━━ Data provided

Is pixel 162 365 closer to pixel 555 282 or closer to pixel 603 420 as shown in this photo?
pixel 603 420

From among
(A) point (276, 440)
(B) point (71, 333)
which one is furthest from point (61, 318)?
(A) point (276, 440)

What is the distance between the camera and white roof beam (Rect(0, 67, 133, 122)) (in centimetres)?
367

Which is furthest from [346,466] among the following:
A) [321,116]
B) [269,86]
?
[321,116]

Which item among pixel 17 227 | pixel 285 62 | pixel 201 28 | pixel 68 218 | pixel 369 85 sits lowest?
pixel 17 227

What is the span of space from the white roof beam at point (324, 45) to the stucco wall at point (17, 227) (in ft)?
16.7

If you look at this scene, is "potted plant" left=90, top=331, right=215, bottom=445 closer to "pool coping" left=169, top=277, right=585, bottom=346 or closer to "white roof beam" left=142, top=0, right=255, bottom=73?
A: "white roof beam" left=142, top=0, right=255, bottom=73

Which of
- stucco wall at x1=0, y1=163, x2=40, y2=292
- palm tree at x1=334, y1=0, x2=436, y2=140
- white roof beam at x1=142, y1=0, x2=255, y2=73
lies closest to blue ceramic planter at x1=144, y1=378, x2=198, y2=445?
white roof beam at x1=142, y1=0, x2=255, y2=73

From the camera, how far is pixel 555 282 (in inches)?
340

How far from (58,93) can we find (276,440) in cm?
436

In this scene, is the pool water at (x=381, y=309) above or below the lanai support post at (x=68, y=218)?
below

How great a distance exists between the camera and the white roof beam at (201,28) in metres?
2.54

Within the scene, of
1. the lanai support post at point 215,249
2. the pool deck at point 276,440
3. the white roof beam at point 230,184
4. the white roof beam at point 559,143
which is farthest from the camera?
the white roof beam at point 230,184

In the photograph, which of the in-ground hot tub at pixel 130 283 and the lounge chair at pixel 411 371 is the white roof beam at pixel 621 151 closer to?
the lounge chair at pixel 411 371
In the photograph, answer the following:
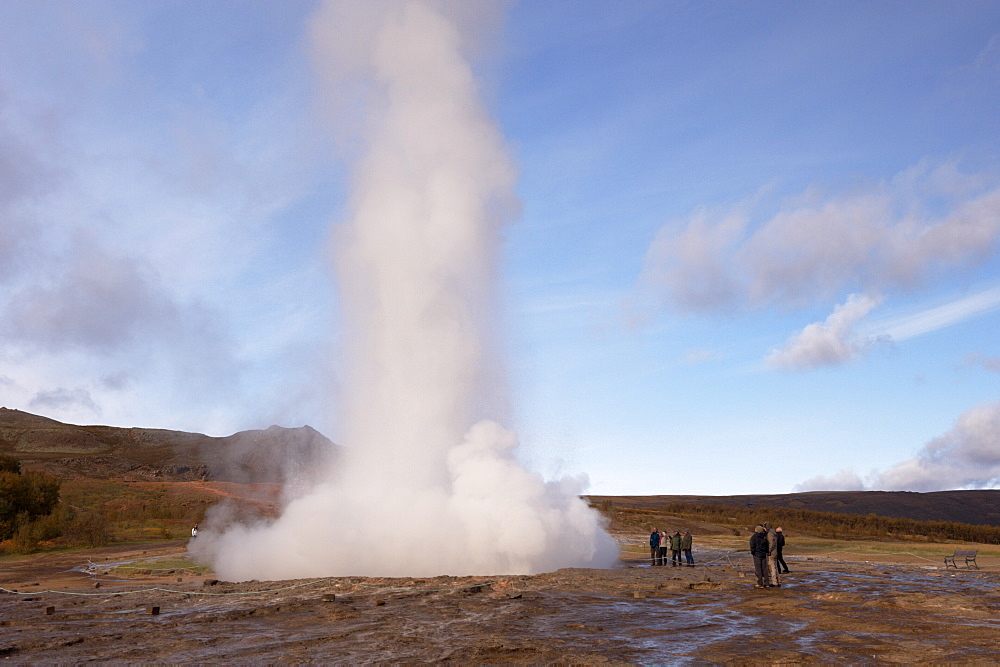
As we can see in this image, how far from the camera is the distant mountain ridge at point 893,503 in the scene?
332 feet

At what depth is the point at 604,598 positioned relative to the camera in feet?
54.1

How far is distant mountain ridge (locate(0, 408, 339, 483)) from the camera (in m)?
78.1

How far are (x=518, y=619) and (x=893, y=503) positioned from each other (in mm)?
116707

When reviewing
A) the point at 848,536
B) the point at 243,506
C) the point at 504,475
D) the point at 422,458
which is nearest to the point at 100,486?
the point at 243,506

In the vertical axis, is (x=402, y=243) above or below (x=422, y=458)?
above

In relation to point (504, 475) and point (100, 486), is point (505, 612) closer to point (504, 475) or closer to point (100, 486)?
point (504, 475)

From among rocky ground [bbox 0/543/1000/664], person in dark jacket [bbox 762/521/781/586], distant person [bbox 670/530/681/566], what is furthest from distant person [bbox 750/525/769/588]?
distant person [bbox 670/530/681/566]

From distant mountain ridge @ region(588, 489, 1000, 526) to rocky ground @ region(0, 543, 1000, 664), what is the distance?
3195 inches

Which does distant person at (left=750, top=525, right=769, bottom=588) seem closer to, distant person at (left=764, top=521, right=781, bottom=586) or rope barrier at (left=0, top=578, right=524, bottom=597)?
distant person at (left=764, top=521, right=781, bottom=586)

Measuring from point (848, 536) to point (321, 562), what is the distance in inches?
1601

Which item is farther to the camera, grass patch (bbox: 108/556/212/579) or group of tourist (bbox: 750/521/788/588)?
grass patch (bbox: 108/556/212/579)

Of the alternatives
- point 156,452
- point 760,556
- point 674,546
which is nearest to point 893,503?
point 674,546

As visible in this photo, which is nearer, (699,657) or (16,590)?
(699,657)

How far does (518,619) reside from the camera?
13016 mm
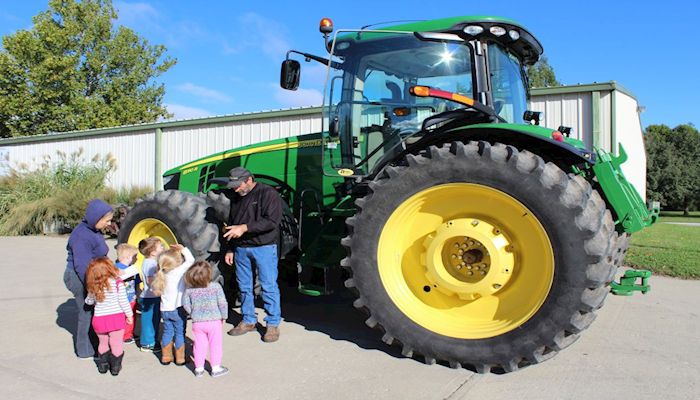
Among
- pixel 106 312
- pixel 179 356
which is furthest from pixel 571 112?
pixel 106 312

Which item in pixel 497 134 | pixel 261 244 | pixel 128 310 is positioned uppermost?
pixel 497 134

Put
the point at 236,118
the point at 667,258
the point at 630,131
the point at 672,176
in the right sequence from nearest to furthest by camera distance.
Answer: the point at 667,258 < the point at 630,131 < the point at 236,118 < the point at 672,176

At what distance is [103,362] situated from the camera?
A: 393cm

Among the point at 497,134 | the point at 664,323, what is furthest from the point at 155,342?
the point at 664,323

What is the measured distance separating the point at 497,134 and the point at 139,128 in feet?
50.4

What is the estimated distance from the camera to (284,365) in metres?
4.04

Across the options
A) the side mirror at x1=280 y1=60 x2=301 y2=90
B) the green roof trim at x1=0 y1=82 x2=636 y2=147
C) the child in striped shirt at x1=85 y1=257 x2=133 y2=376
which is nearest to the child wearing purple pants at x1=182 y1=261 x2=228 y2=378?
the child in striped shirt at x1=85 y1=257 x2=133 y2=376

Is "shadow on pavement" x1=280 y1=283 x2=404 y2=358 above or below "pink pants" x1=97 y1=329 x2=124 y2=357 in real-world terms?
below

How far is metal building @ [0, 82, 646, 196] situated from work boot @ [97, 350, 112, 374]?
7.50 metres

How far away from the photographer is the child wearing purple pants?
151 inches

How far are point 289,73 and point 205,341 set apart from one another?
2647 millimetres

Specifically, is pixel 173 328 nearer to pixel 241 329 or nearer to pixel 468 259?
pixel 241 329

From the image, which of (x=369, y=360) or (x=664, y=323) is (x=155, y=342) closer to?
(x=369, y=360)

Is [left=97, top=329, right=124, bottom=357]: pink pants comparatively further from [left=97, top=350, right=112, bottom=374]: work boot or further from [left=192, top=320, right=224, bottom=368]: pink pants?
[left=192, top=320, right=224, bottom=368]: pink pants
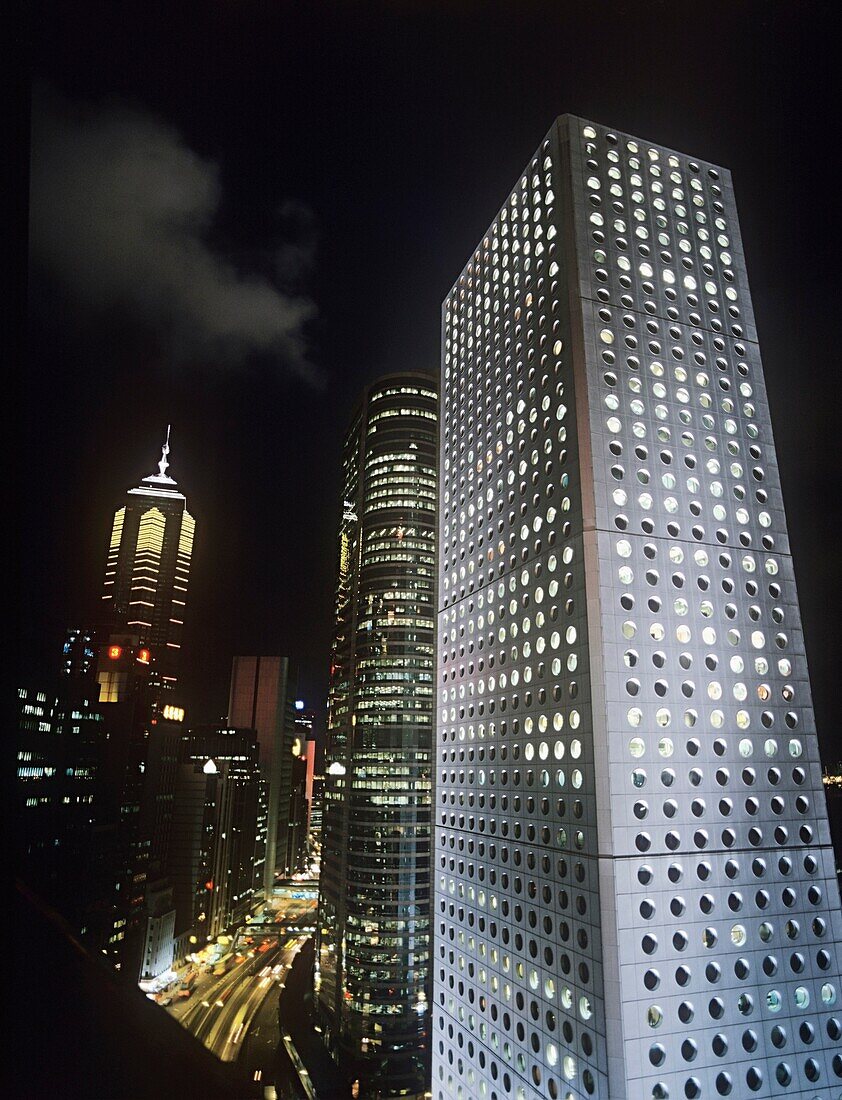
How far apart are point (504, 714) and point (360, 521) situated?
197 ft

━━━━
━━ Data provided

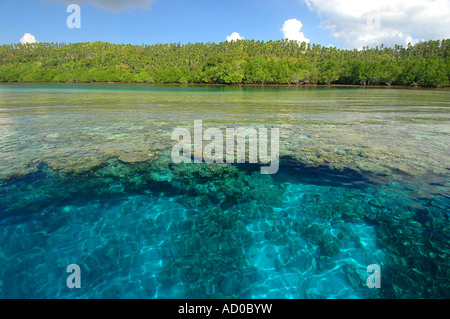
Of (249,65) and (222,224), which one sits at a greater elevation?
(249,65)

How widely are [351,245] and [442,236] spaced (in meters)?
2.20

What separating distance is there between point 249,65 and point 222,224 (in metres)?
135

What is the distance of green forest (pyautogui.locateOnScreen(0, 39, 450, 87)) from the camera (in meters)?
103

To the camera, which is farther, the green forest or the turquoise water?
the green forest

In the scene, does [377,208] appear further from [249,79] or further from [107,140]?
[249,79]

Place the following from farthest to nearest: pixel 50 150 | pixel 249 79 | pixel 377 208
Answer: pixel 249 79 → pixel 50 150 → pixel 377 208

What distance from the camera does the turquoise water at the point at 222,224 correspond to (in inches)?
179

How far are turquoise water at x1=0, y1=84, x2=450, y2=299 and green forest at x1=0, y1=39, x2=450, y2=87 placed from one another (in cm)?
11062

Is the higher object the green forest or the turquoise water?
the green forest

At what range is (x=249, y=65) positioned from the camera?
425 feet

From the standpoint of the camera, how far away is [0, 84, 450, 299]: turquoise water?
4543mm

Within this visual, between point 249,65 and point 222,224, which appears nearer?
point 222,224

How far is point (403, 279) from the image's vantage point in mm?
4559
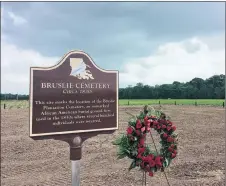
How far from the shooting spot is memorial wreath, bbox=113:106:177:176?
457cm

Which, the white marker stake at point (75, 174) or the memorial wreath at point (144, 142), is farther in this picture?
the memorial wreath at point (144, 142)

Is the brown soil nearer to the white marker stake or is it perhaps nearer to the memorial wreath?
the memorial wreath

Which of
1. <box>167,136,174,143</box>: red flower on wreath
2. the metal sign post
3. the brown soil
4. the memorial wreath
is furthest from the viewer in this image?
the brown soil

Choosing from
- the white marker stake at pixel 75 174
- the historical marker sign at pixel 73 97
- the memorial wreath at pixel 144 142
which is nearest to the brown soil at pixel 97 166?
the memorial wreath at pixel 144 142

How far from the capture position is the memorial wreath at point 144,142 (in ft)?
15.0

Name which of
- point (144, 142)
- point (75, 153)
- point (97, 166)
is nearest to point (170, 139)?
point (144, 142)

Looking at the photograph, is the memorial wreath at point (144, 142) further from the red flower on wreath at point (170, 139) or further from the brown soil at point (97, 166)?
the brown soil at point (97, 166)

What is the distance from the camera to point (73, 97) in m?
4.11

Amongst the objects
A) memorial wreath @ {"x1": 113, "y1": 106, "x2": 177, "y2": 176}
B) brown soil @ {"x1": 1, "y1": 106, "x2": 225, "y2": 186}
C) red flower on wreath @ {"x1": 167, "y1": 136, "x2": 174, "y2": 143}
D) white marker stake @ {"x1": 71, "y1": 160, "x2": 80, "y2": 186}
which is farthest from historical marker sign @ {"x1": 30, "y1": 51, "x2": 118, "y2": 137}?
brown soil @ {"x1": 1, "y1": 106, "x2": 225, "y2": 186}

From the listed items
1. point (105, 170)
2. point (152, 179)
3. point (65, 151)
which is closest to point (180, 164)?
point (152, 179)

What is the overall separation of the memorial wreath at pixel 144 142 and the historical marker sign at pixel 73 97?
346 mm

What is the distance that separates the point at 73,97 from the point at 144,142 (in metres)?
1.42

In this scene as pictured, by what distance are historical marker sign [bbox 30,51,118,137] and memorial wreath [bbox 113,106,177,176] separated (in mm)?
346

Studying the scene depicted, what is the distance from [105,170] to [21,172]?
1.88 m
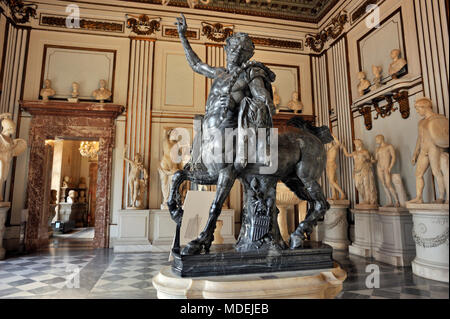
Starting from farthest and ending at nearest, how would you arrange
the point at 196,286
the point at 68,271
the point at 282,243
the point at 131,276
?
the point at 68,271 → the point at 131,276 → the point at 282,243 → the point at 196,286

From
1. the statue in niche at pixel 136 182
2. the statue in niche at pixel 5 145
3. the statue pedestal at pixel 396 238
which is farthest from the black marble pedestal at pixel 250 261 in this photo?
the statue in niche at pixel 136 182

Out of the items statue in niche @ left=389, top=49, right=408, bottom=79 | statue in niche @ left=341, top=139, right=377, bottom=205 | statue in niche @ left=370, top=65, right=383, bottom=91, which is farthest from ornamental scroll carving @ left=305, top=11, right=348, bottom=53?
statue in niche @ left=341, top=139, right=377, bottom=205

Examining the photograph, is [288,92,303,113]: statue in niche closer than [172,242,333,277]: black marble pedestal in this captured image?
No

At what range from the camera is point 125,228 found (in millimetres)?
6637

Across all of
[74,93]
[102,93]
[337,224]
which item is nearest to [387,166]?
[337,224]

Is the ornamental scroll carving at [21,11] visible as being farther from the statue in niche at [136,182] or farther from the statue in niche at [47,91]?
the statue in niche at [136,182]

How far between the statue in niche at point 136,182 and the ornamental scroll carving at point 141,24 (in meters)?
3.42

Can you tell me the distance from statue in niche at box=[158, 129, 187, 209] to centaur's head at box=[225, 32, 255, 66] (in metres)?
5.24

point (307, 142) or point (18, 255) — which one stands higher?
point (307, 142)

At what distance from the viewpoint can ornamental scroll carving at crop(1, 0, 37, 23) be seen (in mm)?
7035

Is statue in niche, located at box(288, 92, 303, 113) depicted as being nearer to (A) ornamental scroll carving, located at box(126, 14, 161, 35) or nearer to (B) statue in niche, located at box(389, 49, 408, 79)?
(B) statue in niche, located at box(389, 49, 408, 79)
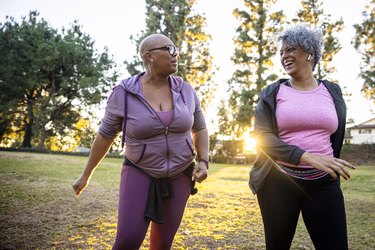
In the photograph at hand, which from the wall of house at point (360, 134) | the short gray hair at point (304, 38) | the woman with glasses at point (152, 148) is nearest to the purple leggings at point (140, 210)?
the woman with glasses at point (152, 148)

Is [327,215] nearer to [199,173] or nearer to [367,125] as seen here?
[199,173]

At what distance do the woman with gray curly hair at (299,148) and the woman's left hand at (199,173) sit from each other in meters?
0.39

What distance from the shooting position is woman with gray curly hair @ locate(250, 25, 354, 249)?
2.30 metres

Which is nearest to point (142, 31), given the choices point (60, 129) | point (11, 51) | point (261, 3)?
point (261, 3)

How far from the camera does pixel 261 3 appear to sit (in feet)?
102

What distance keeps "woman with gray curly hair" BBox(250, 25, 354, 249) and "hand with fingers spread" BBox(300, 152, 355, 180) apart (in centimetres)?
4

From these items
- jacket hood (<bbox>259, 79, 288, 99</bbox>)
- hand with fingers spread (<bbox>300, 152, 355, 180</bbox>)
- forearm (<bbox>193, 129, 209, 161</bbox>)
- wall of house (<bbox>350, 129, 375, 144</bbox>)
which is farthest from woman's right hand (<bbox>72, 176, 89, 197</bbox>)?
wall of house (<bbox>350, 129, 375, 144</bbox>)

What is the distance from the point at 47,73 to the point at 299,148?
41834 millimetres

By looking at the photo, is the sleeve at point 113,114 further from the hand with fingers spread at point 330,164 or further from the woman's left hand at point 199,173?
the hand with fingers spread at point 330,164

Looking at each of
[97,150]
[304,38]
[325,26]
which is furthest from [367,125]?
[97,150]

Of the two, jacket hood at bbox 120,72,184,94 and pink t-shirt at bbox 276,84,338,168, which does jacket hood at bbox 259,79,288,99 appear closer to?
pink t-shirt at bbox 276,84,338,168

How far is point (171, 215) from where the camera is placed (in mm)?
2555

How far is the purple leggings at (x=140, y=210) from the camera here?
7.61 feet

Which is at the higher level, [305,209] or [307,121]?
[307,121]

━━━━
━━ Data provided

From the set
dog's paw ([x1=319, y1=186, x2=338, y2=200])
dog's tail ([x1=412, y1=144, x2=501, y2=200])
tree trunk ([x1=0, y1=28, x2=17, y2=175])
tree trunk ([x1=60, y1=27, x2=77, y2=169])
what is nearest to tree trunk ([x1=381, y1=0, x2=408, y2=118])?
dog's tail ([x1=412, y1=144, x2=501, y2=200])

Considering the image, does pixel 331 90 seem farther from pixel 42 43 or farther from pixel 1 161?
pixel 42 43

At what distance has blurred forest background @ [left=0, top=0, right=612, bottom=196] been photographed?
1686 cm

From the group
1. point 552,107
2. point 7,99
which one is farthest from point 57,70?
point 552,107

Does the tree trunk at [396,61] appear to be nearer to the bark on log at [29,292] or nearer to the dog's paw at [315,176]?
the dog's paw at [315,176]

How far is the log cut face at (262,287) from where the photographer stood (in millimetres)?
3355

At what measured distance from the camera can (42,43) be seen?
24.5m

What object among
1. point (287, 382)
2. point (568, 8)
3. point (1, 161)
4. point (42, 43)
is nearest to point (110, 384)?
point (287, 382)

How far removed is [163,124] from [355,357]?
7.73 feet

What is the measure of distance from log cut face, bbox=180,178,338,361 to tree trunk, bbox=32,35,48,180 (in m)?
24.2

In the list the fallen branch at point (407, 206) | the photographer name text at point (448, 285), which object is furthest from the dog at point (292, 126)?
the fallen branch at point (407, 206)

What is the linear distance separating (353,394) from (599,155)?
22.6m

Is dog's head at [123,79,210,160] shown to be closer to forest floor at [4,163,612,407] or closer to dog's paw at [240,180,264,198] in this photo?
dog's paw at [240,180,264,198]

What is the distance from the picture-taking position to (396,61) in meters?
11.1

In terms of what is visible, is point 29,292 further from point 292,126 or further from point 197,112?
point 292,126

━━━━

**Exercise:** Turn the lines that begin at the line containing "How far from the camera does" and stop after the line containing "41834 millimetres" into a Markdown table with the columns Number and Line Text, leaving out the blank lines.

**Response to this exercise:**
| Number | Line Text |
|---|---|
| 1 | How far from the camera does pixel 261 3 appear to sit (in feet)? |
| 2 | 102 |
| 3 | What distance keeps "woman with gray curly hair" BBox(250, 25, 354, 249) and "hand with fingers spread" BBox(300, 152, 355, 180) apart (in centimetres)? |
| 4 | 4 |
| 5 | From these items |
| 6 | - jacket hood (<bbox>259, 79, 288, 99</bbox>) |
| 7 | - hand with fingers spread (<bbox>300, 152, 355, 180</bbox>) |
| 8 | - forearm (<bbox>193, 129, 209, 161</bbox>) |
| 9 | - wall of house (<bbox>350, 129, 375, 144</bbox>) |
| 10 | which is farthest from woman's right hand (<bbox>72, 176, 89, 197</bbox>)? |
| 11 | wall of house (<bbox>350, 129, 375, 144</bbox>) |
| 12 | What is the distance from the point at 47,73 to the point at 299,148? |
| 13 | 41834 millimetres |